PROBLEM REQUIREMENTS
Write the records out again exactly, but without pictures.

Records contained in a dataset
▼
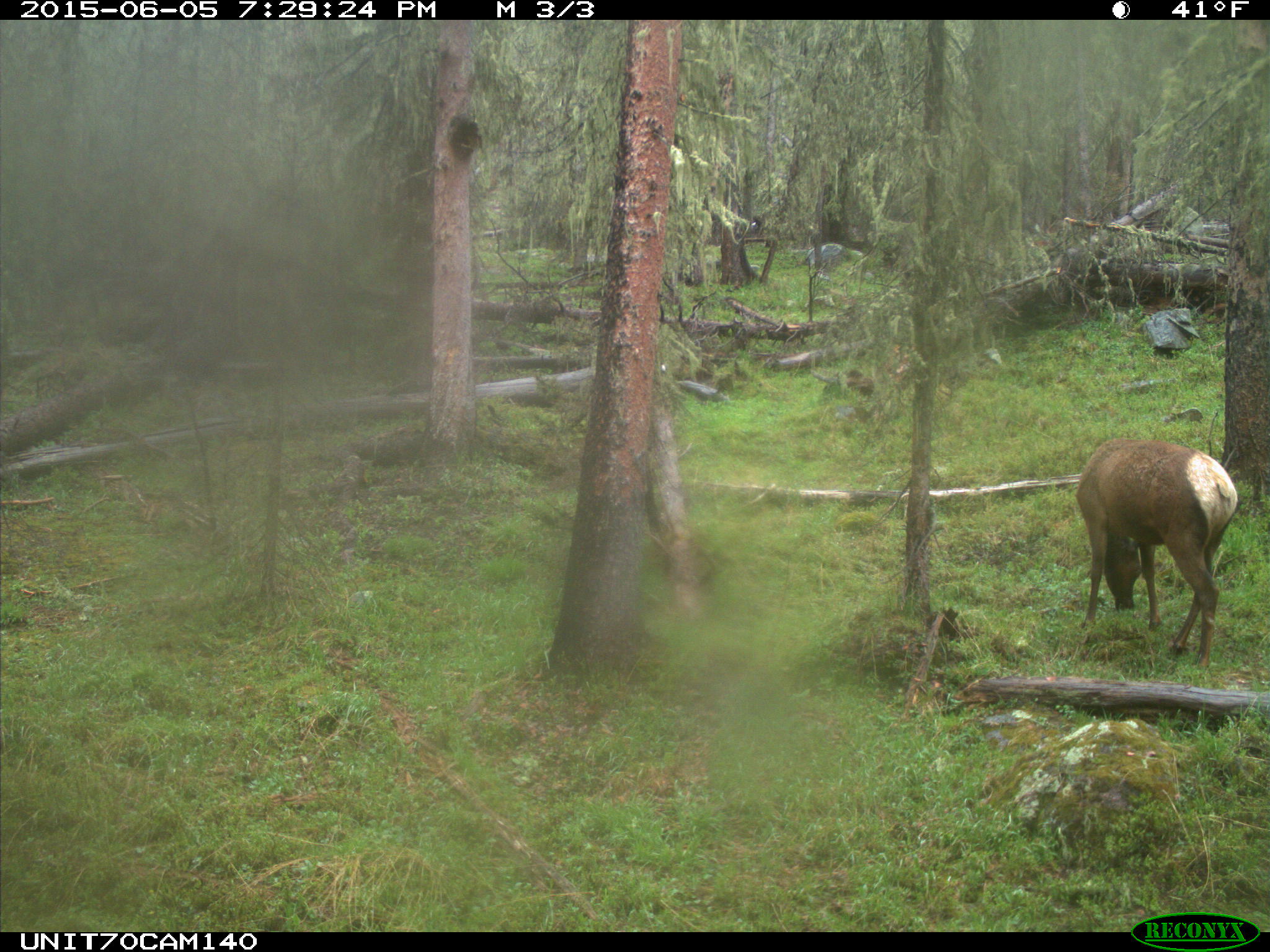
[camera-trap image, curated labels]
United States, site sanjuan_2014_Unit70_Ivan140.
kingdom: Animalia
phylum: Chordata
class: Mammalia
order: Artiodactyla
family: Cervidae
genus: Cervus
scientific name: Cervus elaphus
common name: red deer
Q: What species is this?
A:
▲
PROBLEM SOLUTION
[camera-trap image, curated labels]
United States, site sanjuan_2014_Unit70_Ivan140.
kingdom: Animalia
phylum: Chordata
class: Mammalia
order: Artiodactyla
family: Cervidae
genus: Cervus
scientific name: Cervus elaphus
common name: red deer
Q: What species is this?
A:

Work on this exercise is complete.